Bacterial screenings at Stockholm’s Karolinska University Hospital enabled researchers to identify and alleviate infection risks.
Up to one in 10 hospital patients will develop a healthcare-associated infection (HAI) over the course of their stay.1-3 In addition to causing harm and suffering to the patient, incidences of healthcare-associated infections extend the duration of care and increase costs to society.4,5 The Swedish Health and Medical Services Act emphasises the importance of good quality healthcare, conducted to high standards of hygiene and security, in order to meet the best interests of the patient.6 Many patients suffer from an underlying condition or are immunocompromised by the treatment they are receiving, meaning they are at a heightened risk of contracting healthcare-associated infections.
Within the healthcare sector, contact infections – which are primarily spread indirectly through temporarily contaminated hands – are the most common source of infection.7,8 In the mid-19th century, Florence Nightingale showed that bacteria spread between patients;9 while in the same period, the Hungarian physicist Ignaz Semmelweis demonstrated the importance of hand disinfection in maternity care.10 Both were met with scepticism by their contemporaries; and even today some hygienic principles are questioned despite the presence of substantial evidence in their favour.11
A wealth of evidence compiled by the World Health Organization (WHO) indicates that hand disinfection is the single most effective measure in infection prevention.12-14 In spite of this, compliance with hygienic guidelines on the part of healthcare staff remains troublingly low.8
The importance of cleaning in the prevention and control of healthcare-associated infections has been well established.15-17
In a healthcare setting, contamination of surfaces by microorganisms can be spread to patients via direct or indirect contact: between 20% and 40% of all HAIs are thought to be caused by contamination on the hands of clinical staff; while high-touch surfaces in healthcare environments are a significant vector in the spread of such bacteria as Clostridium difficile.17
Regulation compliance use case: Karolinska University Hospital
Karolinska University Hospital in Stockholm typically achieves on average 65% compliance with infection control guidelines, according to consecutive national surveys. Data gathered by the Swedish Association of Local Authorities and Regions (SALAR) indicates that patients’ risk of developing a healthcare-associated infection at Karolinska is between 12% and 14%.19 The hospital agreed to participate in a research project21 funded by Sweden’s national innovation agency, Vinnova, in order to identify its key areas of risk and – ideally – reduce the spread of infection.

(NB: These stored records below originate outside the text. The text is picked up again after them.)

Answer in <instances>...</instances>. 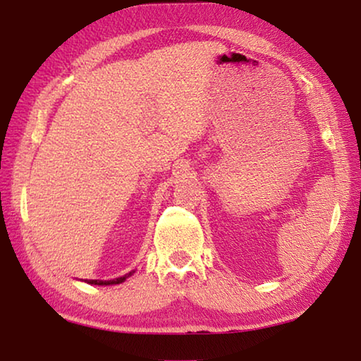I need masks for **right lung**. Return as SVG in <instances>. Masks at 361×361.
<instances>
[{"label": "right lung", "instance_id": "1", "mask_svg": "<svg viewBox=\"0 0 361 361\" xmlns=\"http://www.w3.org/2000/svg\"><path fill=\"white\" fill-rule=\"evenodd\" d=\"M135 271H130L129 274H126V276H122L119 279H113V280H85L87 283H92V285H116V283H122L127 277H130L132 274Z\"/></svg>", "mask_w": 361, "mask_h": 361}]
</instances>
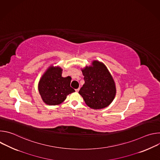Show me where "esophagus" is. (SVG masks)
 Segmentation results:
<instances>
[{
  "label": "esophagus",
  "instance_id": "34e87169",
  "mask_svg": "<svg viewBox=\"0 0 160 160\" xmlns=\"http://www.w3.org/2000/svg\"><path fill=\"white\" fill-rule=\"evenodd\" d=\"M79 90H80V88H77V89H75V91L77 92H78V91H79Z\"/></svg>",
  "mask_w": 160,
  "mask_h": 160
}]
</instances>
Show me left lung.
<instances>
[{
	"instance_id": "obj_1",
	"label": "left lung",
	"mask_w": 160,
	"mask_h": 160,
	"mask_svg": "<svg viewBox=\"0 0 160 160\" xmlns=\"http://www.w3.org/2000/svg\"><path fill=\"white\" fill-rule=\"evenodd\" d=\"M92 65L82 70L85 83L78 92L88 107L102 109L109 106L115 98V84L104 64L94 61Z\"/></svg>"
}]
</instances>
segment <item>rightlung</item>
<instances>
[{
    "label": "right lung",
    "mask_w": 160,
    "mask_h": 160,
    "mask_svg": "<svg viewBox=\"0 0 160 160\" xmlns=\"http://www.w3.org/2000/svg\"><path fill=\"white\" fill-rule=\"evenodd\" d=\"M70 77H62L61 68L50 67L38 83L39 93L43 102L54 106L62 102L68 94L75 92L70 87Z\"/></svg>",
    "instance_id": "add662e5"
}]
</instances>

Bacterial screenings and surface cultures
Initial bacterial screenings were conducted in order to identify areas within day-to-day clinical operations which could pose risks for the spread of microorganisms. Each screening entailed two observers – a doctor or nurse employed by the hospital and a second person with another background, such as an industrial designer or psychologist – following a patient through the ward for four hours. Two pilot screenings were conducted at clinics elsewhere to further optimise the method.
These bacterial screenings were conducted on the neonatology, paediatric medicine, urology, haematology and thoracic surgery wards; as well as in patient transports and the premises of external cleaning companies, with the goal of producing data which would be representative of the risk of infection throughout the entire spectrum of healthcare at the hospital. The relevant department heads responded positively towards participating in the project.
Each of the pairs of observers produced a joint report on their screening, with photographic illustrations indicating risk areas which the observers particularly wanted to highlight. The seven reports were analysed individually and then collectively by all participants to identify the key risk areas. Based on the results of the screenings, baseline cultures were conducted at 10 to 15 distinct sites on each of the five wards to assess potential sources of infection. The samples were analysed in a microbiology lab affiliated with the project.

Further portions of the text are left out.